More than that, by “blaming” the Roman Catholics and Protestants for the loss of liturgy among the Radical Reformers, would not that seem to imply that the loss of liturgy was somewhat unnecessary? That is, if only the Roman Catholics and Protestants had not persecuted the Radical Reformers, maybe they would have kept some liturgy. Treat me nice and I will treat you nice. But, again, this changes the locus of the Anabaptist decisions from a considered decision to an emotional decision
In our culture we have swung so strongly towards the psychological explanation for people’s actions that we actually end up dishonoring men and women who were willing to go to jail–for instance, John Bunyan, the writer of Pilgrim’s Progress–and die for the sake of what they believed, for the sake of a considered decision and not merely as a reaction to someone else’s actions.
I am sure that the poster of the comment had no desire whatsoever to minimize the Radical Reformers. But, by trying to shift the “blame” where there was actually no blame to be shifted, the poster ended up minimizing the very Anabaptists he/she was trying to protect.
There is no doubt that our culture influences our decisions. There is no doubt that our personal experiences influence our decisions. There is no doubt that our insufficient information–because we are human and finite–influences our decisions. However, too many have taken it too far, to the point that one begins to wonder whether anyone made a considered decision. In part, this is a reaction to the modernists, who insisted that with pure logic and reasoning alone, one could deduce the truth. [Think Sir Arthur Conan Doyle and his fictional detective Sherlock Holmes.] That turned out not to be true.

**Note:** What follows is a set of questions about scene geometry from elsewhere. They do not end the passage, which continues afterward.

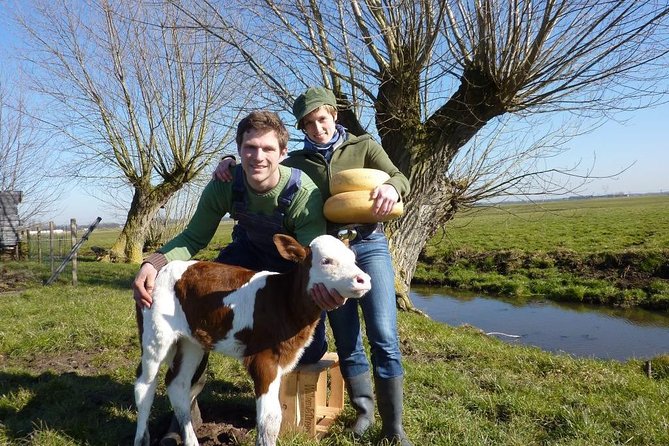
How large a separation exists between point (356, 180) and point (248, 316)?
110 cm

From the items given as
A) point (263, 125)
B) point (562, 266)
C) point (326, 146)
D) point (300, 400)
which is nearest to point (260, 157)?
point (263, 125)

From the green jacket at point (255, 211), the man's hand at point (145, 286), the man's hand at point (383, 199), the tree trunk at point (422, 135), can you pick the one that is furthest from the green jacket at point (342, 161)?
the tree trunk at point (422, 135)

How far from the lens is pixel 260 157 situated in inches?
136

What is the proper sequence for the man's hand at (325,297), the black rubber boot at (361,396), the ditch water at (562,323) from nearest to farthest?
the man's hand at (325,297) → the black rubber boot at (361,396) → the ditch water at (562,323)

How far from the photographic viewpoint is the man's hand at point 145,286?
3406 millimetres

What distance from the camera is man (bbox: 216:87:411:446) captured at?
380 centimetres

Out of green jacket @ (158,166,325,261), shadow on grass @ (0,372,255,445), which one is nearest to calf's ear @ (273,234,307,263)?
green jacket @ (158,166,325,261)

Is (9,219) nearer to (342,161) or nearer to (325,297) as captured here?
(342,161)

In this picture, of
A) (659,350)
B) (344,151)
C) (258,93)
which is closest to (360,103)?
(258,93)

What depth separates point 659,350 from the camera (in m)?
10.2

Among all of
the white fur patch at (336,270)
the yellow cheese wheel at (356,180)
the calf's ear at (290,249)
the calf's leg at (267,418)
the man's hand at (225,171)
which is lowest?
the calf's leg at (267,418)

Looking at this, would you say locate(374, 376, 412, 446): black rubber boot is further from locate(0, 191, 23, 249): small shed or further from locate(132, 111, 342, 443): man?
locate(0, 191, 23, 249): small shed

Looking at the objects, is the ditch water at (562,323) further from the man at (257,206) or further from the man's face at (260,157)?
the man's face at (260,157)

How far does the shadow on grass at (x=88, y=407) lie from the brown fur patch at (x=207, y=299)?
46.4 inches
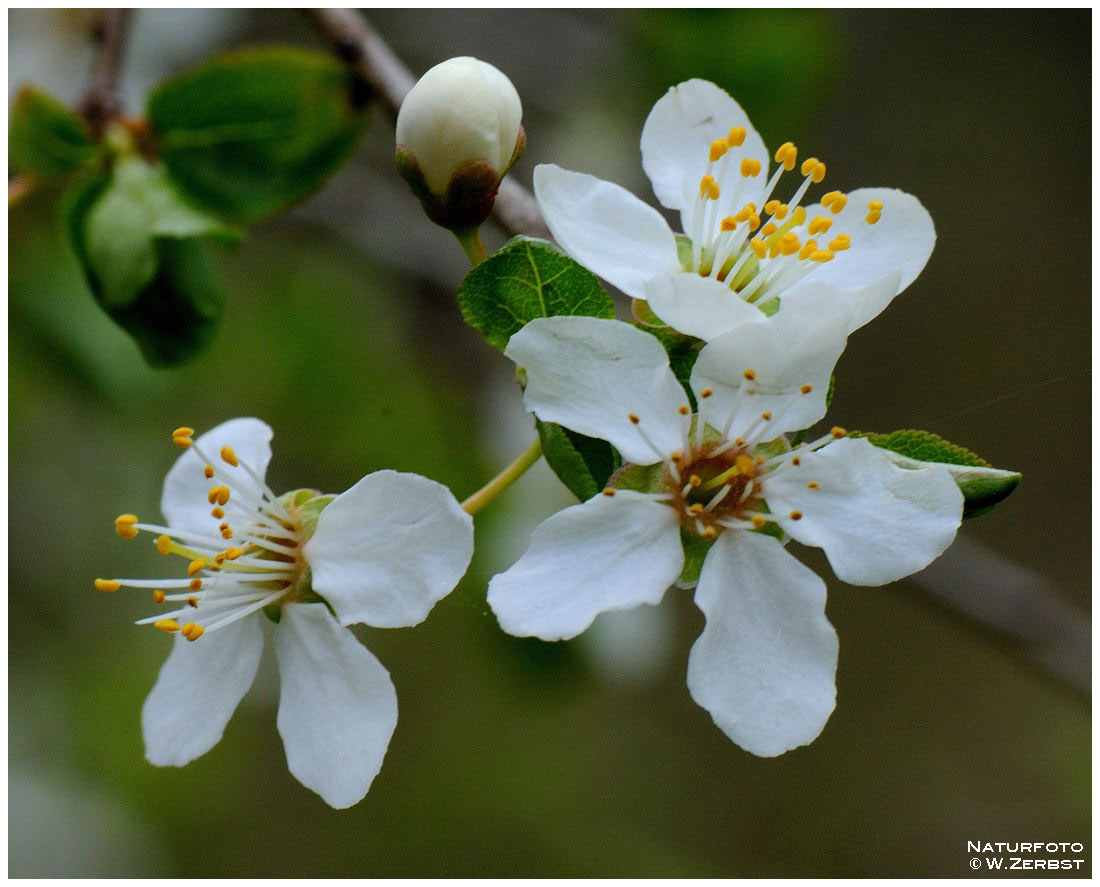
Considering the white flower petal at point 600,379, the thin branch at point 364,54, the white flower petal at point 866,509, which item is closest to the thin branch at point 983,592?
the thin branch at point 364,54

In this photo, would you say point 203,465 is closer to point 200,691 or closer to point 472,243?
point 200,691

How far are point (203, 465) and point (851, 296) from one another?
692 millimetres

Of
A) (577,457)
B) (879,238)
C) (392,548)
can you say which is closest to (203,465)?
(392,548)

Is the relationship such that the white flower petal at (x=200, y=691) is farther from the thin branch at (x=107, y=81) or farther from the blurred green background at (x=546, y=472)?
the thin branch at (x=107, y=81)

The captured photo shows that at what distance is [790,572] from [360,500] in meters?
0.35

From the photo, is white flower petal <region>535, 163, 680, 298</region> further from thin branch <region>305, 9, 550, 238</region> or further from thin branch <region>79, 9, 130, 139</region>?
thin branch <region>79, 9, 130, 139</region>

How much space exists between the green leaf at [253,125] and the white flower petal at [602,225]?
55 centimetres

But, we need to be careful to not reduce people’s decisions to merely culture, emotion, and personal experience. People do make considered decisions. They may not have “full” information, and they are not purely emotionless decisions. But, neither are they only emotional or cultural decisions, like some of the post-modernists imply. I am convinced that Menno Simons was very wrong in much of what he said. But, I do respect that the mistaken theology that he espoused was just that, theology not reaction.